When the operating rules of the world order are violated, the reaction is swift. This is clearly illustrated when the International Court convicted the Holy State (United States) of international terrorism (with the legal term “unlawful use of force”) in 1986 and ordered it to stop its crimes and pay a substantial sum in reparations to the victim (Nicaragua). Washington responded by increasing crimes. The press downplayed the trial as invalid because the court was a "hostile forum" (according to the New York Times) and used the ruling against the United States as proof of this.

This entire episode has been erased, for all intents and purposes, from history, including the fact that the United States is the only state that has rejected a decision by the International Court, with total impunity, of course.

Today, the United States does not even try to hide its contempt for international law; except when he can use it as a weapon against his enemies. It is then that he reformulates it as "the international order based on rules", to replace the archaic international order based on the UN, the same one that obstructs US international policy.

Q: What would have happened if Congress had refused to endorse the Bush administration's plan to invade Iraq?

—A Republican voted against the resolution on the war (Lincoln D. Chafee). Democrats were split (29 to 21). If Congress had refused to go along with it, the Bush administration would have had to find other means to achieve the goals that Cheney-Rumsfeld-Wolfowitz and other hawks had made clear.

Recall that the two distinguished international diplomats, who later managed Clinton's (sanctions) program (through the UN), resigned in protest and condemned his "genocidal" intent.

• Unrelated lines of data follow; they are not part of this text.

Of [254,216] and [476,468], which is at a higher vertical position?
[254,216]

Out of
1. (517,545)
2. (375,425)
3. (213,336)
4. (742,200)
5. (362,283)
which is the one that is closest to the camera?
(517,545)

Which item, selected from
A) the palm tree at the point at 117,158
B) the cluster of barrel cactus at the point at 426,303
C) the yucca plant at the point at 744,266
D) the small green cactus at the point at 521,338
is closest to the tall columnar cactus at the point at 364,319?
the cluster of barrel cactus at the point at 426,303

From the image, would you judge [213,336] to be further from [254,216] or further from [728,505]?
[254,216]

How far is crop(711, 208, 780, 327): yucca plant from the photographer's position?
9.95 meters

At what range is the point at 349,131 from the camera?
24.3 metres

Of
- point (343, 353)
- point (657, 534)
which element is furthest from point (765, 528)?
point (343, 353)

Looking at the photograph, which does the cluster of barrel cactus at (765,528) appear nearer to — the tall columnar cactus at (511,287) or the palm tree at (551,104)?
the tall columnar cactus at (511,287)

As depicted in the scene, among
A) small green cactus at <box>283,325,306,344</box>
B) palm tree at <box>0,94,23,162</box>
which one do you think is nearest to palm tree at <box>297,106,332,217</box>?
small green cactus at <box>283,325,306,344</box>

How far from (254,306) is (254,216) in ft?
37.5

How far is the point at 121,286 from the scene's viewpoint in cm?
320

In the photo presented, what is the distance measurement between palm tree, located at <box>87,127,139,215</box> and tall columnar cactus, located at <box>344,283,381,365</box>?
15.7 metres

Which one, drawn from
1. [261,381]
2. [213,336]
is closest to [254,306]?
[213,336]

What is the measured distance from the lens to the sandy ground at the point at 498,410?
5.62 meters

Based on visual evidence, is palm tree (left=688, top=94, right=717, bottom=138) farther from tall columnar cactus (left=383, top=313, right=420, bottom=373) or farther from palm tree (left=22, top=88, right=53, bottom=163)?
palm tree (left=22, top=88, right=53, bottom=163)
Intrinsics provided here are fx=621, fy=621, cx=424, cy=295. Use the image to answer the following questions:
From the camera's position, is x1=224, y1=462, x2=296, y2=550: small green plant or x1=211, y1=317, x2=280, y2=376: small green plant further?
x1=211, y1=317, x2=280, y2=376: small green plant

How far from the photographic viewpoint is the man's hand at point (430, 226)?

One of them, Hans von Sponeck, wrote an extremely illuminating book, A Different Kind of War, in which he minutely details each impact. There was no need to censor what is probably the most important part of the book about how the criminal invasion was built and how the US uses the weapon of sanctions in general: quiet compliance was enough.

It is good to remember that there is no limit to cynicism if conformity and obedience prevail.